In fact you could do a hybrid approach, where you sort the items passed into copyBatch such that the "files" are processed by calling add(File[]) but the folders are iterated over by calling add(File).

Can you ensure that the expansion code in add() for archives does not die on cyclic symbolic links, as your attached patch would have died?

Also, please check that the right thing is done when adding a folder from host A into an archive on host B.
Comment 11 Xuan Chen CLA 2007-07-30 12:00:22 EDT
The scenario I could think of for large number of folders is that user could use this copyBatch function to actually construct an archive file.

For example, create a myzip.zip, and then select all the folders interested, and copy/paste into myzip.zip.

The add() inside the zip handler will have the same problem as my added code, since I basically copy this method from zip handler to UniversalFileSystemMiner.  The reason is that it is not part of interface for ISystemArchiveHandler, and I could not call it from UniversalFileSystemMiner without casting the archive handler.

I will take a look at this method inside each archive handler implemention, and make the necessary changes according to your comment.

Comment 12 Martin Oberhuber CLA 2007-07-30 12:04:47 EDT
Thanks.
I'd suggest filing a separate bug for that, e.g. "Adding a folder to an archive hangs on cyclic symbolic link" so it's documented (also for 2.0.1 release notes). If you can, also add a unit test for that case.
Comment 13 Xuan Chen CLA 2007-08-04 11:42:44 EDT
Created attachment 75376 [details]
Updated fix according to Martin's comment.

I updated the patch according to Martin's comment -- call ISystmArchiveHandler#add(File ...) for directory one by one, and call ISystmArchiveHandler#add(File[]...) for all the files in batch.

I need to use an ArrayList to contain all the files since I don't know the # of files ahead of time, and then I need to convert it back to File[] since it is what the ISystmArchiveHandler#add(File[]...) expects.

This fix in on DStore server side.

JUnit testing for copyBatch() has been run on this fix in both Windows and Linux DStore servers.
Comment 14 Xuan Chen CLA 2007-08-04 11:47:12 EDT
I've committed the fix to CVS since I need to work on the updated file on a different bug.
Comment 15 Martin Oberhuber CLA 2007-08-06 09:06:05 EDT
Created attachment 75426 [details]
Patch to improve copyBatch() code

Attached patch improves the code as follows:

1.) File[] srcFiles, String[] srcNames are arrays are unnecessary, since only
    the current srcFile / srcName is ever looked at. By getting rid of the 
    arrays, the JDT Compiler also shows another flaw in the code -- when 
    srcType is invalid, it was unclear what the code would have done.
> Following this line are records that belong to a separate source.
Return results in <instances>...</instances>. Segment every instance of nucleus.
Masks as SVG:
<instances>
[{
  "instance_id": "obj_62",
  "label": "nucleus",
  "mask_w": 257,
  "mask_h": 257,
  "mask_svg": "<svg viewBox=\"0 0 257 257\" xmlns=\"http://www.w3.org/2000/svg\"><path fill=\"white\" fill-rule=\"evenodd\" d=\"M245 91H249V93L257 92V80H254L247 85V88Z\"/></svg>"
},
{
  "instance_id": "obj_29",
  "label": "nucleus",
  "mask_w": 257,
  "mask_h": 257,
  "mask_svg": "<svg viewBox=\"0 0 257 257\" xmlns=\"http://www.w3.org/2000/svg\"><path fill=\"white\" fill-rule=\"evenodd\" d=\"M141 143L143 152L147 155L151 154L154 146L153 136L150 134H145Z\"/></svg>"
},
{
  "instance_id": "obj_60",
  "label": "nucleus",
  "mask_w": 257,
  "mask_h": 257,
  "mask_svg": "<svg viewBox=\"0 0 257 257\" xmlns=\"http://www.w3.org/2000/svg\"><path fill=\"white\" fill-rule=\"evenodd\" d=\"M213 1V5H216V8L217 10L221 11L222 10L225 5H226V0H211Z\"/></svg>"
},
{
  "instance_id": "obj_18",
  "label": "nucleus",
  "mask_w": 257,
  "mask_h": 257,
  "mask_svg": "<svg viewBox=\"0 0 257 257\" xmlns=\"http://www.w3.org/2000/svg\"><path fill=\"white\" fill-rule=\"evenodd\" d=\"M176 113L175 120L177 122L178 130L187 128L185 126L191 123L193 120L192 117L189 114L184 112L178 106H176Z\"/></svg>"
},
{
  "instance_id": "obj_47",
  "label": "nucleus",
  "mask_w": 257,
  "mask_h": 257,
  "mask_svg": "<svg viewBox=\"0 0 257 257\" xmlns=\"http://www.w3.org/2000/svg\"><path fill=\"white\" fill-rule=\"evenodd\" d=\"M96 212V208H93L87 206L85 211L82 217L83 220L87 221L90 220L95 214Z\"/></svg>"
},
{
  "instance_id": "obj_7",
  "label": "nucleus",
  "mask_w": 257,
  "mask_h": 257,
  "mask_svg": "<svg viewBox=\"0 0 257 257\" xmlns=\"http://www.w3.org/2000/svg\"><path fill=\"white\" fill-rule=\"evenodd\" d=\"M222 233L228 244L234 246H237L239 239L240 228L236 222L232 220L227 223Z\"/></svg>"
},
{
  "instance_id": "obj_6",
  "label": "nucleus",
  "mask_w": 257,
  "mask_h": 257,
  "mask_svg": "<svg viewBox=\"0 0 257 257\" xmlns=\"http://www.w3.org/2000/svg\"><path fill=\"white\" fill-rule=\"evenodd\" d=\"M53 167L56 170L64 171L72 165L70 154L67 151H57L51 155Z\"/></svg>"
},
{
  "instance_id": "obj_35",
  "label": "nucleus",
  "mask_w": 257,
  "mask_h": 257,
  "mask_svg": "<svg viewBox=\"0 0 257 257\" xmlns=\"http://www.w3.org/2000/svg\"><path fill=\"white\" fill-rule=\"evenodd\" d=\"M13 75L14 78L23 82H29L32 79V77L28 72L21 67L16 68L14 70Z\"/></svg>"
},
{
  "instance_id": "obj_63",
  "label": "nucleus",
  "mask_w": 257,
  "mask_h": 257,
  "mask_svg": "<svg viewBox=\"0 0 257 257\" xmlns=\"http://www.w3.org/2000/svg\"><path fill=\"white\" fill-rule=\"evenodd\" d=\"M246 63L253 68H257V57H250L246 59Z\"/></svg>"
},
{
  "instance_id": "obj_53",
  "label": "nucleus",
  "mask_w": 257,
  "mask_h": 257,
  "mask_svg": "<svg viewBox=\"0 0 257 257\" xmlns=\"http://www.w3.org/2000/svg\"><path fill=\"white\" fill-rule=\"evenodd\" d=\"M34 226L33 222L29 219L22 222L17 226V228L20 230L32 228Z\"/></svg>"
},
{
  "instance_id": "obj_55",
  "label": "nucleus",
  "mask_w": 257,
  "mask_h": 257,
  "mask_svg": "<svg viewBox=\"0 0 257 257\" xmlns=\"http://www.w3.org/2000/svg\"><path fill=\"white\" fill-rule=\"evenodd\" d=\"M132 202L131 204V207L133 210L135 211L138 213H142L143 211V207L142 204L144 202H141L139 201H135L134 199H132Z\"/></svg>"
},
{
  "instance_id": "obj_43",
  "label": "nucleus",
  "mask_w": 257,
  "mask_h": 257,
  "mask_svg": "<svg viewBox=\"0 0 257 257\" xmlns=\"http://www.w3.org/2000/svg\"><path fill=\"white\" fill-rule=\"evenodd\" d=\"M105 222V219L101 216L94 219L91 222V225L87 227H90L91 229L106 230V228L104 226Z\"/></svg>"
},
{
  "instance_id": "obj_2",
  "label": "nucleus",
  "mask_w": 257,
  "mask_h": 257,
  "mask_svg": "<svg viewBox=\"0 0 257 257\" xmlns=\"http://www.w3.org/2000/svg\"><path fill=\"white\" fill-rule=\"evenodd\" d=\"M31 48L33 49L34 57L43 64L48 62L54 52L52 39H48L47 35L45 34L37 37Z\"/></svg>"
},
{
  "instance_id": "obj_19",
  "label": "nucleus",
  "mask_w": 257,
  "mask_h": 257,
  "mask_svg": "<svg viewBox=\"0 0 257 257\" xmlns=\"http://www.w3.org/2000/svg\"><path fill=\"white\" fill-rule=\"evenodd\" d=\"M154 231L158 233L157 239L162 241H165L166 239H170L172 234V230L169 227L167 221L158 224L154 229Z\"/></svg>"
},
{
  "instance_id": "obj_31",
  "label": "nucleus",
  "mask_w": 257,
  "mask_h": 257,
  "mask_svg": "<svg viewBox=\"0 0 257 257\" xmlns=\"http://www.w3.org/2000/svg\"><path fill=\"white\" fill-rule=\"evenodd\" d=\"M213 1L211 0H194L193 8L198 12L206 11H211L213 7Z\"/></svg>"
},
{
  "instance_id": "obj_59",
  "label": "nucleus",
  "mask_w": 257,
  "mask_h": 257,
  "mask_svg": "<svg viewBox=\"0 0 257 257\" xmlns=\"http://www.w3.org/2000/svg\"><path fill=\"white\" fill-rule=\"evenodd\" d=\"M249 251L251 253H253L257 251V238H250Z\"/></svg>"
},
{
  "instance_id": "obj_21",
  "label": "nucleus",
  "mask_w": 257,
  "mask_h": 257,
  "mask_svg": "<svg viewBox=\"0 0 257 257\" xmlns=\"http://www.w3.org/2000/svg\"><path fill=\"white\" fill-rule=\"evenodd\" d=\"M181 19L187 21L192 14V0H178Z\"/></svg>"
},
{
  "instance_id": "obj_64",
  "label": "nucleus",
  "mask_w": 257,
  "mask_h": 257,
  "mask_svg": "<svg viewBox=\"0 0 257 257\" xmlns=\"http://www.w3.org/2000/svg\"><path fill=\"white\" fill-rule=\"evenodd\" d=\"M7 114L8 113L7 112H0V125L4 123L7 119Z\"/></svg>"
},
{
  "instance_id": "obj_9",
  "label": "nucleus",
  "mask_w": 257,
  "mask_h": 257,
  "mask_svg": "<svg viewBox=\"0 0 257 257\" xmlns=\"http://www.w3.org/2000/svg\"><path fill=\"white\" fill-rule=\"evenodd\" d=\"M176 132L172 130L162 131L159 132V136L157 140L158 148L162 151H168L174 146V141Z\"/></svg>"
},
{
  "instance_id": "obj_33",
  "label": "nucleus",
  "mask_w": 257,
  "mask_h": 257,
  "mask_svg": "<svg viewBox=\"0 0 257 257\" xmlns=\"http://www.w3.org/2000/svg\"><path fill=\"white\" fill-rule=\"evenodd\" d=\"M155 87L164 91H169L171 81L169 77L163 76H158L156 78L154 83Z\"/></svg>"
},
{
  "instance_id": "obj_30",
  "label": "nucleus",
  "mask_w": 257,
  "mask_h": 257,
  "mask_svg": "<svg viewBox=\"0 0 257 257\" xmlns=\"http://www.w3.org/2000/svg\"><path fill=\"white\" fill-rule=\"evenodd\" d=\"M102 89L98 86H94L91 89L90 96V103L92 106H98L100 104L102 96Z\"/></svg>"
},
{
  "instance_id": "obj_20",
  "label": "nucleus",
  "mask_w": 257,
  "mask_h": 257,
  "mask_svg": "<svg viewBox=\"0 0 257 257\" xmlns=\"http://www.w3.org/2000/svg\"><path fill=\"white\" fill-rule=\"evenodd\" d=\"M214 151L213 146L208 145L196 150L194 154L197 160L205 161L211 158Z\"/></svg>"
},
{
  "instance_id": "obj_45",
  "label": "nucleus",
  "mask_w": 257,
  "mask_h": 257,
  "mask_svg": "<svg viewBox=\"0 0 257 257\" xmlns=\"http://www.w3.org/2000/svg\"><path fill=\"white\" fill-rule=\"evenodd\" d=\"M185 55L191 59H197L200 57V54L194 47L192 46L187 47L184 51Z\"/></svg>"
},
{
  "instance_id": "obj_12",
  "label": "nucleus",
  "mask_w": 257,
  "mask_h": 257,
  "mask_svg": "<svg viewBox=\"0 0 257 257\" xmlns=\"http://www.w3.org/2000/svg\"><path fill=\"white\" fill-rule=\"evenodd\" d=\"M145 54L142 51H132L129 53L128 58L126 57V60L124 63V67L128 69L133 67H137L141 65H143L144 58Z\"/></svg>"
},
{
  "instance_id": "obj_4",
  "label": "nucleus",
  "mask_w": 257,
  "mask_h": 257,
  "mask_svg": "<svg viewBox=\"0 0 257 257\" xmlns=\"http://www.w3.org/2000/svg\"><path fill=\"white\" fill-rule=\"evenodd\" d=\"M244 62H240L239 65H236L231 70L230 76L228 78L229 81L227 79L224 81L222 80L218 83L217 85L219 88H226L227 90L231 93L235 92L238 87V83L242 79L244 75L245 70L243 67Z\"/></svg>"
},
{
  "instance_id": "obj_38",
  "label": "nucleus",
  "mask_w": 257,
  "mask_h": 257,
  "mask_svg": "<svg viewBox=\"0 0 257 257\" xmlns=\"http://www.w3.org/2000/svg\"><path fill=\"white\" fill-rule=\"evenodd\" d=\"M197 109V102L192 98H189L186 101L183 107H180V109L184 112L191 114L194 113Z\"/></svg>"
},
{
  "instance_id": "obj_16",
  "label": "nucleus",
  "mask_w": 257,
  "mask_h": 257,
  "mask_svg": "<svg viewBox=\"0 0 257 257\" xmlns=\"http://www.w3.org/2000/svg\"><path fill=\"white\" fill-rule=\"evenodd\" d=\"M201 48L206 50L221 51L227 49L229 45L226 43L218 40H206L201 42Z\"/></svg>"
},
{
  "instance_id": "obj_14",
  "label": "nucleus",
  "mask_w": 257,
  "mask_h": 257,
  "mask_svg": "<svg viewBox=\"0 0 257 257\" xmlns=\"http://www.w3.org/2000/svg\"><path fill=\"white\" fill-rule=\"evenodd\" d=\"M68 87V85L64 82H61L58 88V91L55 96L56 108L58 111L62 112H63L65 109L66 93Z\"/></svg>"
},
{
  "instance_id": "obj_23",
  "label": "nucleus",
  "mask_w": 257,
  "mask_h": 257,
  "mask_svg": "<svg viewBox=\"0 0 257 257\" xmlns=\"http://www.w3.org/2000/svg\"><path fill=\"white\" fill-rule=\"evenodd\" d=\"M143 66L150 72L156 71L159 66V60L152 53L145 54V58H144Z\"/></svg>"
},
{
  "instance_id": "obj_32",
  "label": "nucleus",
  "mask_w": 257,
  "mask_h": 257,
Added
    an else... branch to bail out in that case.

2.) if(result == false) should be written more briefly:
    if(!result)

3.) Converting an ArrayList into an Array should be done as follows, which
    is well-known and often used boilerplate code -- thus faster to read
    and faster in execution than iterating the loop ourselves:

    Foo[] fooArray = (Foo[])fooList.toArray(new Foo[fooList.size()]);

Please review -- I'm committing the patch.
Comment 16 Xuan Chen CLA 2007-08-06 12:03:43 EDT
I chosed the "+" sign beside the review request.  
Thanks Martin, for showing those code improvements.
Comment 17 Xuan Chen CLA 2007-08-09 17:16:42 EDT
There is a typo in the code which was not caught by the code review.  It was caught by re-running the JUnit testcases:

Instead of:
String[] resultNames = (String[])nonDirectoryArrayList.toArray(new String[nonDirectoryNamesArrayList.size()]);

Should be:
String[] resultNames = (String[])nonDirectoryNamesArrayList.toArray(new String[nonDirectoryNamesArrayList.size()]);

I will update it in the UniversalFileSystemMiner#handleCopyBatch().
Comment 18 Xuan Chen CLA 2007-09-13 14:23:06 EDT
Verified that this problem is fixed in 2.0.1 RC1 driver.

checked Windows Local, Windows DStore and Linux DStore.
Comment 19 Xuan Chen CLA 2007-09-13 17:11:48 EDT
JUnit test for archive handling (around 39 testcases) has been run against RC1 driver for Windows Local, Windows DStore, and Linux DStore.